36 Comments
User's avatar
Herbie Bradley's avatar

I think this is a bit overstated:

- Mythos cyberoffense capability probably does not rival that of nation states (who actually invest in maintaining a cyberoffense team). My mental model for a while has been that AI's comparative advantage in cyber offense is in scaling attacks that do not depend on high degree reliability or coordination across multiple attack vectors—i.e., ransomware attacks, not top tier nation state hacks. SL3 in RAND parlance.

- you seem to be doing the "generalize from one capability to many others" mental motion, but I think a fairly standard "capabilities are jagged" + "depending on easy to verify/hard to verify tasks" model would predict both the great gains in cyber + that models will improve much more slowly at eg strategy.

- on superintelligence, I'm starting to desire this definition to be broken down more, since the further we progress the more it suffers from the same issues as AGI. Currently it can be basically used to imply any level of capabilities desired, even those dependent on accumulating vast resources.

- "Overnight, every intelligence community operation that depends on signals exploitation is potentially compromised." seems vastly overstated? I think it would have broadly been fine, if a bit bumpy, if Mythos-level models are public.

- Agree on the need for govt preparation and to prevent model weight theft!

Peter Wildeford's avatar

> Mythos cyberoffense capability probably does not rival that of nation states (who actually invest in maintaining a cyberoffense team)

My guess is that Mythos does not rival Israel, Russia, China, or the United States but could potentially rival other, smaller countries. And that still seems like a big deal!

Scaling attacks is also important.

I do agree that Mythos isn't a sole wonder hacker and that vulnerability discovery is just one small part of an overall successful cyberoffense team.

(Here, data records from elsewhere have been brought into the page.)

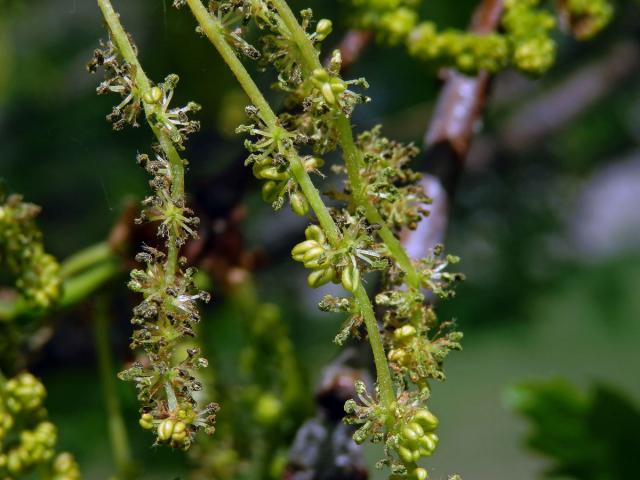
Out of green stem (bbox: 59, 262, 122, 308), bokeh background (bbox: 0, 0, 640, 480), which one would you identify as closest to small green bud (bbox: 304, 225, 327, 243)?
green stem (bbox: 59, 262, 122, 308)

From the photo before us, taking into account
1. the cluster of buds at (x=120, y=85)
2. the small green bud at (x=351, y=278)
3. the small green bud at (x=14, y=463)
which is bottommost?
the small green bud at (x=351, y=278)

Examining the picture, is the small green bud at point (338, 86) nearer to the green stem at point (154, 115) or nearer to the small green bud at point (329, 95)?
the small green bud at point (329, 95)

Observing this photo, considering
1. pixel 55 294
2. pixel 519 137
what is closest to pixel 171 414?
pixel 55 294

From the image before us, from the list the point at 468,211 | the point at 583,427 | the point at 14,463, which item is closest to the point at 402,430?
the point at 14,463

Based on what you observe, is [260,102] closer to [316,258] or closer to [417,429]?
[316,258]

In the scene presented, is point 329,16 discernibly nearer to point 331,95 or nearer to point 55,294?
point 55,294

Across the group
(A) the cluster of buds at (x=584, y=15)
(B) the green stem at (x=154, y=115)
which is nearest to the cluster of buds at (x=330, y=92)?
(B) the green stem at (x=154, y=115)
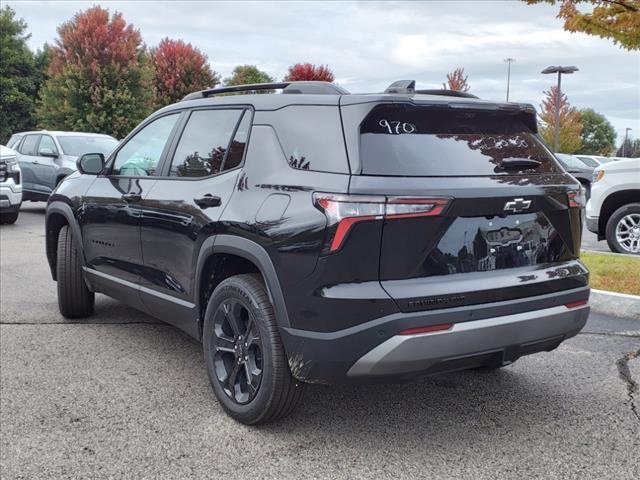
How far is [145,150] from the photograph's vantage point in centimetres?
475

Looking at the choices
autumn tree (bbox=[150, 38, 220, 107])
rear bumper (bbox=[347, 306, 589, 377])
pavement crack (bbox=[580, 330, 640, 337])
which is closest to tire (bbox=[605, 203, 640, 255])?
pavement crack (bbox=[580, 330, 640, 337])

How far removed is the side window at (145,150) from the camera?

> that models will improve much more slowly at eg strategy.

I agree with this and I'm curious how important it will end up being / if this will change at some point in the near future. Right now I agree the main concern is misuse. Mythos's cyber capabilities probably uplifts a bunch of different threat actors a bit (the novices become intermediate, the intermediates become more expert, the experts at least become more productive) but doesn't e.g. turn novices into elite experts.

> on superintelligence, I'm starting to desire this definition to be broken down more, since the further we progress the more it suffers from the same issues as AGI. Currently it can be basically used to imply any level of capabilities desired, even those dependent on accumulating vast resources.

I agree there's a bit of a vague amorphous stand-in here for "AI just becomes very very advanced".

> "Overnight, every intelligence community operation that depends on signals exploitation is potentially compromised." seems vastly overstated? I think it would have broadly been fine, if a bit bumpy, if Mythos-level models are public.

It's hard to really say for sure. And it depends on what "broadly been fine" means... I don't think it would've led to large losses of life, but I do think it could've disrupted operations. At best, the uncertainty itself would've been really unwelcome among military planners. Though admittedly there's a trade-off here with other benefits that model release brings.

Herbie Bradley's avatar

I think it's not a huge deal if it rivals the capabilities of nation-states whose team is a handful of guys in a shed. For anything more than that, I doubt it rivals them.

Update from the last hour: 5.5 is released, and scores 1.3% worse on cybench than Mythos. I'd expect scaffolding can produce Mythos-like capabilities, if it's not there out of the box. I further expect limited impact on the world from this release.

Connor Heaton's avatar

Excellent thoughts!

Something I'm not hearing discussed much is what state actors are doing with their current zero-day stockpiles.

I would expect that as soon as they saw the exploit stats, and that glasswing was too large a footprint of people to persuade to leave their zero-days unpatched, they would start using them to achieve goals, even if inefficient, as quickly as possible.

Presumably, every day more of the vulnerabilities identified by mythos are being patched, and nation states have little way of knowing if mythos will uncover an exploit they paid 800k for, so it's quickly a use it or lose it situation. I'm sure some will be kept in reserve, but it's a gamble. So stockpiles are likely being deployed now in ways and for goals which potentially won't become public for many years.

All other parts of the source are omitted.